El pacto de impunidad no es aceptable
La politiquería en Venezuela se va pareciendo cada vez más al recorrido fraudulento y brutal de Nicaragua, con una diferencia: en ese país centroamericano no existen los niveles de corrupción pública y privada que sufrimos acá.
Ciertamente, son dos historias distintas, pero con zonas oscuras similares. Cuando Violeta Chamorro ganó en 1990 la elección presidencial (54%) con apoyo de Estados Unidos, la «contra» nicaragüense alzada en armas y gobiernos latinoamericanos como el de Carlos Andrés Pérez (AD), el Frente Sandinista de Liberación Nacional (FSLN) entregó el Poder Ejecutivo, pero se reservó el mando de la Fuerza Armada y se apertrechó en el Parlamento y otros Poderes Públicos nacionales, regionales y municipales. Daniel Ortega Saavedra, comandante sandinista, retomó el poder en 2006 con triunfo electoral del 36%, y así comenzó otra historia: control y manipulación, represión y exclusión, judicialización de partidos y dirigentes políticos y sociales, persecución de periodistas y líderes religiosos católicos, reducido todo a una lúgubre caricatura de «democracia» y «revolución», a la cual muy pocos le apuestan en el ámbito de América Latina y el Caribe.
En Venezuela, esta particular historia comienza en 1998 con la elección de Hugo Chávez Frías (62,46%), y nos trae a la tragedia histórica que sufrimos hoy, en 2024, con 11 años y 5 meses de Nicolás Maduro Moros en el mando, contados a partir del 8 de diciembre de 2012, cuando Chávez tuvo su última comparecencia pública y llamó a votar por su sucesor, que ya ocupaba la Vicepresidencia Ejecutiva de la República.
Adelantada la elección presidencial para el próximo 28 de julio de 2024, Maduro trata de salvarse con el apartheid político-electoral impuesto por el PSUV, sus satélites y testaferros. Partidos asaltados y condicionados judicialmente, corrupción masiva de «dirigentes» polítiqueros, coación, amenazas y brutal control de medios de comunicación social.

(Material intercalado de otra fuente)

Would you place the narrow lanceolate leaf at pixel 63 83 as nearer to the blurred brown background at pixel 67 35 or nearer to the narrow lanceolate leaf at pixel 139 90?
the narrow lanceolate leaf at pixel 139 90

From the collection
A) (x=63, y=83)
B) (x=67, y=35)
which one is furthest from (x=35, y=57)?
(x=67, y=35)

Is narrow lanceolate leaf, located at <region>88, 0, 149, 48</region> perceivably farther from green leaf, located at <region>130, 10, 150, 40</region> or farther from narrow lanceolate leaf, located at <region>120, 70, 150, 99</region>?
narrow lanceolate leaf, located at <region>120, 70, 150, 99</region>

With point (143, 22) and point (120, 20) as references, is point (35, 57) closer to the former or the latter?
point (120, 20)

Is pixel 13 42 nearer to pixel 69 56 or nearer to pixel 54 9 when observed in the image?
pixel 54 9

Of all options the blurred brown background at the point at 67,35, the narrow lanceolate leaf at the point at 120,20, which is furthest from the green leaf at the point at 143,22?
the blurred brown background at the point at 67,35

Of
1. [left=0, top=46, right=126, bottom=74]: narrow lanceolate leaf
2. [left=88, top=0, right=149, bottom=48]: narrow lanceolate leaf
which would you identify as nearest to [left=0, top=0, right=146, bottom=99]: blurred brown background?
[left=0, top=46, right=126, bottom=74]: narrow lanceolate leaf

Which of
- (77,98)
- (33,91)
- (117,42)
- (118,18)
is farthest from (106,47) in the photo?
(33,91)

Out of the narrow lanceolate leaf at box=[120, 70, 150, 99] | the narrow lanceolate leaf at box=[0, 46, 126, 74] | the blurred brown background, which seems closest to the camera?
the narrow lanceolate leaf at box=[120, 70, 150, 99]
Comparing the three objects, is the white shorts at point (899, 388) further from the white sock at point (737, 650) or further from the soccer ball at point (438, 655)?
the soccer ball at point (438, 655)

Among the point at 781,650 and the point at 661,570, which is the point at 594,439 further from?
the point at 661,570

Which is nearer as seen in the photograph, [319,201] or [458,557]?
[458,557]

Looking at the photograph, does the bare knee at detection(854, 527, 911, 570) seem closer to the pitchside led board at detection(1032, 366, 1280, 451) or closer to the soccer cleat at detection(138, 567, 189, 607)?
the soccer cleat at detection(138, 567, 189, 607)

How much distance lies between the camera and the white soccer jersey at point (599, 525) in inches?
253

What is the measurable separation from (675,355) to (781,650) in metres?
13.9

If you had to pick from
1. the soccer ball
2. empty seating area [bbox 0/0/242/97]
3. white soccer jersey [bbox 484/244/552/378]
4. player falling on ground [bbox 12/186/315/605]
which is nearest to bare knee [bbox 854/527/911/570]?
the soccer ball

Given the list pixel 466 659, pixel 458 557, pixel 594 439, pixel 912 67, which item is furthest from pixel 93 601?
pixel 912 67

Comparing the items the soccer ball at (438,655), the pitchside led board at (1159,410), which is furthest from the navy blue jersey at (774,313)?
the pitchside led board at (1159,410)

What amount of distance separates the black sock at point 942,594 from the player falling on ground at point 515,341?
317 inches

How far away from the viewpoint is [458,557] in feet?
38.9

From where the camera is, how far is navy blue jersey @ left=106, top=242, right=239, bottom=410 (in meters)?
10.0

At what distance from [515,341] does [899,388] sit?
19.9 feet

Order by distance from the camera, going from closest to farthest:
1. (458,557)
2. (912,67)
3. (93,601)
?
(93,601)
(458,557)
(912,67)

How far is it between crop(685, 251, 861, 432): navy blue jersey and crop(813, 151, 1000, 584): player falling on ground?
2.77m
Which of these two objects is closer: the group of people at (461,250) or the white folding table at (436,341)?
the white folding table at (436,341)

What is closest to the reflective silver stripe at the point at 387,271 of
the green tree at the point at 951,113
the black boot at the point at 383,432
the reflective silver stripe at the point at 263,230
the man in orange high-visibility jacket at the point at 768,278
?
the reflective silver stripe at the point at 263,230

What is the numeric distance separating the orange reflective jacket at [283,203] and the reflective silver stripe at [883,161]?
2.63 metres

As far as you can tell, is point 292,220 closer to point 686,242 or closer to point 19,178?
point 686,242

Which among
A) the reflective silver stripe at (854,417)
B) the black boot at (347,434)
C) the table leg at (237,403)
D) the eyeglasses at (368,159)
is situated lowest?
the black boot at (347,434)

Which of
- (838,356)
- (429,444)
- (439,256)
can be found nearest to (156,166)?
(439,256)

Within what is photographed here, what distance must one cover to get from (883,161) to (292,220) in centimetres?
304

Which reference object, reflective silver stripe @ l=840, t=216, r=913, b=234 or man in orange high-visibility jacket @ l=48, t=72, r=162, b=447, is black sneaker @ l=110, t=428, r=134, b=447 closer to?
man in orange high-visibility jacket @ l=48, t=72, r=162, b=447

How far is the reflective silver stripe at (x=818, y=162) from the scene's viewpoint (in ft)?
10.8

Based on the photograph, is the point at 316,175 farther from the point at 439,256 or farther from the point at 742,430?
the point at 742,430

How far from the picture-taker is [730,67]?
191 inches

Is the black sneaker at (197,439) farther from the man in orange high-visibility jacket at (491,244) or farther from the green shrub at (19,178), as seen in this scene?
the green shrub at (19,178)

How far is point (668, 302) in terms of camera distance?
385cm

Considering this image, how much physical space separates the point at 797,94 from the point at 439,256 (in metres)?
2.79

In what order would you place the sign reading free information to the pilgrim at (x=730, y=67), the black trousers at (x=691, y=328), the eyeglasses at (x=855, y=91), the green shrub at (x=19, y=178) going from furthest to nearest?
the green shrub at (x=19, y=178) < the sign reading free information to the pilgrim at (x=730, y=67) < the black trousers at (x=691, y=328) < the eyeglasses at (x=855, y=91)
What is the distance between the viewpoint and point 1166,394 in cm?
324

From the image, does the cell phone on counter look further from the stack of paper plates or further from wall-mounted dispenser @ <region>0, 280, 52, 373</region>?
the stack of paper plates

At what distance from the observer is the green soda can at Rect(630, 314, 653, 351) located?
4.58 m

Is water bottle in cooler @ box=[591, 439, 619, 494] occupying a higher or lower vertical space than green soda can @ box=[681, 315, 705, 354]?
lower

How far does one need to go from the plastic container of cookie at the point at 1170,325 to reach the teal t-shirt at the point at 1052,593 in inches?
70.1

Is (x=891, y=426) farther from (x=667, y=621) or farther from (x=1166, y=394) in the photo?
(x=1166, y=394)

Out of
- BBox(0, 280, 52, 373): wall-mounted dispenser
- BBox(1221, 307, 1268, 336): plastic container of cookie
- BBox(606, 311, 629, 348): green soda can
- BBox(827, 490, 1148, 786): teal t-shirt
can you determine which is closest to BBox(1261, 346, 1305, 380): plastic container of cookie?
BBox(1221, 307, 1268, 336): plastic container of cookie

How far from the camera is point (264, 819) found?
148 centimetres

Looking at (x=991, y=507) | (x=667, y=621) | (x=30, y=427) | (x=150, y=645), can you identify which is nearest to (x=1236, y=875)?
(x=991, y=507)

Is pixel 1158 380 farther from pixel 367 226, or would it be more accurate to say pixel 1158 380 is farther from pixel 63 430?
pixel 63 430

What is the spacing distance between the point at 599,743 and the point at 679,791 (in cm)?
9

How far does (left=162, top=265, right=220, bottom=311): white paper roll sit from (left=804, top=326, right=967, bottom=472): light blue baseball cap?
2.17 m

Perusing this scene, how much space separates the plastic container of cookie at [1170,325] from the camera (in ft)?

Persecución política, encarcelamientos ilegales, tortura y muerte en los calabozos, son expresión manifiesta del abuso de poder y la violación sistemática de los Derechos Humanos, bajo el mando de Maduro y sus ministros de Interior y de Defensa, quienes conducen la Policía Nacional Bolivariana, el Servicio Bolivariano de Inteligencia Nacional (Sebin) y la Dirección General de Contrainteligencia Militar (Dgcim).
Ese abuso de poder ha venido entrelazado con insaciables delincuentes de la corrupción, quienes desde 1999 se enseñaron contra el erario en forma grotesca y sin precedentes, bajo encubrimiento y complicidad de los gobiernos de Chávez y Maduro. Ese desmadre moral y ético en la función pública extendió sus tentáculos hacia el narcotráfico, el contrabando, la minería ilegal, la depredación ambiental y la asociación para delinquir con bandas criminales organizadas, tanto parapoliciales («colectivos») como las de la llamada «delincuencia común».
La mayoría de estas prácticas delictivas encuadran en el artículo 271 de la Constitución vigente. Llamo la atención sobre la pretensión de fraguar un pacto de impunidad para beneficiar a los responsables de graves delitos de corrupción, narcotráfico y violación de derechos humanos, algo simplemente inaceptable.